Natif de Santa Barbara en Californie, Jesse Alexander s’initie très tôt à la photographie au point que cela devient une obsession. C’est sur les courses disputées sur les routes de Californie, qu’Alexander débute dans le monde de la photographie professionnelle.
Au tout début des années cinquante, il est envoyé par la revue qui l’emploie au Mexique pour couvrir la Carrera Panamericana, une des plus grosses épreuves de route au monde. Muni de son appareil Rolleiflex, il suit les différentes étapes de la course avec foi. La PanAm est un formidable laboratoire en matière d’enseignement pour Alexander. Les paysages de la course mexicaine offrent au jeune photographe un cadre de réflexions unique.
Galvanisé par cette expérience, il gagne l’Europe et couvre pour Car & Driver les épreuves des 24 heures du Mans, les Mille Miglia et la Targa Florio. Alexander en profite aussi pour photographier les vedettes nord-américaines qui séjournent sur la Riviera pour le compte du New York Times avec lequel il a trouvé un accord pour relayer son travail.
Alexander couvre pratiquement toutes les manifestations ayant pour cadre le sport automobile. Le Nascar, l’Indy, les records de vitesse à côté de Salt Lake City, les épreuves de routes et de montagne, l’endurance, mais c’est en Formule 1 qu’il produit le meilleur de son travail. Son œuvre étant le plus souvent associée à Jim Clark.
Malgré sa collaboration étroite avec le crack écossais, Alexander ne s’est jamais fermé au reste du monde de la course automobile. Avenant, décontracté, jamais avare en matière de conseils aux débutants, Alexander fut grandement apprécié par les gens de sa profession et du paddock tout entier. Être photographié de la plus belle des façons par Jesse Alexander était vécu comme une sorte de privilège, le fait d’être reconnu pour n’importe quel coureur.
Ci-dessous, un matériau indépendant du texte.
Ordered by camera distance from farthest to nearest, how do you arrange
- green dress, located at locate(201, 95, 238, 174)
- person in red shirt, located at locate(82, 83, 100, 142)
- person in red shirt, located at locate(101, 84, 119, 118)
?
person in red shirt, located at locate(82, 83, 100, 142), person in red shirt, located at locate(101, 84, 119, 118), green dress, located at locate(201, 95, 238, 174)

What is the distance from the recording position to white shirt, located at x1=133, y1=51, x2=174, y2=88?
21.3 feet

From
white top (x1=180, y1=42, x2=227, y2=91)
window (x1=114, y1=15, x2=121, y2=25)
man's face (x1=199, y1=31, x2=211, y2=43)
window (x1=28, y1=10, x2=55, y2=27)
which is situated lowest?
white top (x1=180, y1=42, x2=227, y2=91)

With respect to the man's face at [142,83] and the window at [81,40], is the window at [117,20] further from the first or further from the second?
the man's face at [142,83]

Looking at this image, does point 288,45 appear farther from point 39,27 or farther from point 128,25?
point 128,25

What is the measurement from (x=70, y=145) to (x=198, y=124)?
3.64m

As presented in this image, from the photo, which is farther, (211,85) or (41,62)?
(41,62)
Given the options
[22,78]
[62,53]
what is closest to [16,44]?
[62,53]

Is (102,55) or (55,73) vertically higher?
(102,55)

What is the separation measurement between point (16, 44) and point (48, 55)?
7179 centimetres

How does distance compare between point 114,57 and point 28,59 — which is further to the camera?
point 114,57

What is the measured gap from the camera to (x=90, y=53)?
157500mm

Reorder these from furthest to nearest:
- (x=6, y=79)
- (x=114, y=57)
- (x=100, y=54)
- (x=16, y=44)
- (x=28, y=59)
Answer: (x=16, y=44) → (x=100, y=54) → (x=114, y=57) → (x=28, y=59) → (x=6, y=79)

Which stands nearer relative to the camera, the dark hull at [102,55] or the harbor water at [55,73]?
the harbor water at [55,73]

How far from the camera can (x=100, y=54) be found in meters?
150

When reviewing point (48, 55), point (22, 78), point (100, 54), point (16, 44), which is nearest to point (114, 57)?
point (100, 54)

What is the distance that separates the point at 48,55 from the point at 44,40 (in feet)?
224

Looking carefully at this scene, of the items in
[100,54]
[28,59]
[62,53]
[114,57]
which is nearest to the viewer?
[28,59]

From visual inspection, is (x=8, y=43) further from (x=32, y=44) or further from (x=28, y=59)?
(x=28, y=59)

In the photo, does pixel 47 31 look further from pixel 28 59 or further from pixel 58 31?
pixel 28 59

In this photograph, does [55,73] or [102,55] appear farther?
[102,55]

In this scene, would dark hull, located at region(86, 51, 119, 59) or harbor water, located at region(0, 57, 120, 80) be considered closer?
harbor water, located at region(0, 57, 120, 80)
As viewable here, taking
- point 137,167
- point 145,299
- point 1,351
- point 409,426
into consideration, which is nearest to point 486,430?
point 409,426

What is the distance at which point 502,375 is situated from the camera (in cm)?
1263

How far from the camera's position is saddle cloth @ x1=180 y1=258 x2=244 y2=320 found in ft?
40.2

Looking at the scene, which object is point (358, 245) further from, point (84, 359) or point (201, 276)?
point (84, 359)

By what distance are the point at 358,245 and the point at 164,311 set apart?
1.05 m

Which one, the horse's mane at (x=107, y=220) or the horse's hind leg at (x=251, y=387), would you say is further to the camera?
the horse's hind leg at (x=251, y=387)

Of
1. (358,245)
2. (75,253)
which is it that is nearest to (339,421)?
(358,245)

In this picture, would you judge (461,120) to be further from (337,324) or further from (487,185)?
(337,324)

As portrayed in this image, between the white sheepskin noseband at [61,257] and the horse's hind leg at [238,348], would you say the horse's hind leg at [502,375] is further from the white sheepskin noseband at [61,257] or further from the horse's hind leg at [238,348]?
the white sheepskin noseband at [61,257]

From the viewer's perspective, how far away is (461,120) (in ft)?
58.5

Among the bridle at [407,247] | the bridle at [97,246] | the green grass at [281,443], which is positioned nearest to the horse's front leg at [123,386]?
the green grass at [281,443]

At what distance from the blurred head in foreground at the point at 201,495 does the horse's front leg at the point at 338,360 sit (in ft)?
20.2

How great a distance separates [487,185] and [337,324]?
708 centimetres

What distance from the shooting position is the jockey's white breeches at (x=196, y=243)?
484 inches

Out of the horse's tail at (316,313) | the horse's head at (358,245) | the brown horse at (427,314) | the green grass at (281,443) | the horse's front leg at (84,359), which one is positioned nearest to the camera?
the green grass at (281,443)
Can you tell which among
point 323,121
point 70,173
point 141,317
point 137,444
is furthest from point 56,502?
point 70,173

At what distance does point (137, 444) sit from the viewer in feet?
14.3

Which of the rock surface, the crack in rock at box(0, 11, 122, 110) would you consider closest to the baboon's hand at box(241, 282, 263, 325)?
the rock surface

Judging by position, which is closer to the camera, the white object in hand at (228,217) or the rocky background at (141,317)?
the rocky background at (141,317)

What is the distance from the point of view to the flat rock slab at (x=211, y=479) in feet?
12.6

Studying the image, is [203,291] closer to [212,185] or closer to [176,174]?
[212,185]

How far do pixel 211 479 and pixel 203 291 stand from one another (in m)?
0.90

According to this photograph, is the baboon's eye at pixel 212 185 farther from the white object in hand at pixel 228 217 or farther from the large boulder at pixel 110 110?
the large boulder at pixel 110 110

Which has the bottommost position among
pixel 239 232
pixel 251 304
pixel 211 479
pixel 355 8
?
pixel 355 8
Lors de ses séjours aux États-Unis, il regagnait sa chère petite ville de Santa Barbara. Dans une pièce de sa maison qu’il avait transformée en studio, il développait ses pellicules et notait son travail. Méticuleux, soucieux de la qualité de ses réalisations, il sélectionnait avec soin ses fameux instants clés, en attente d’être publiés.
Infatigable et passionné, il tire sa révérence en 2021 à l’âge de quatre-vingt-douze ans, tout en ayant conservé, jusqu’au bout, l’œil d’un esthète en toute circonstance.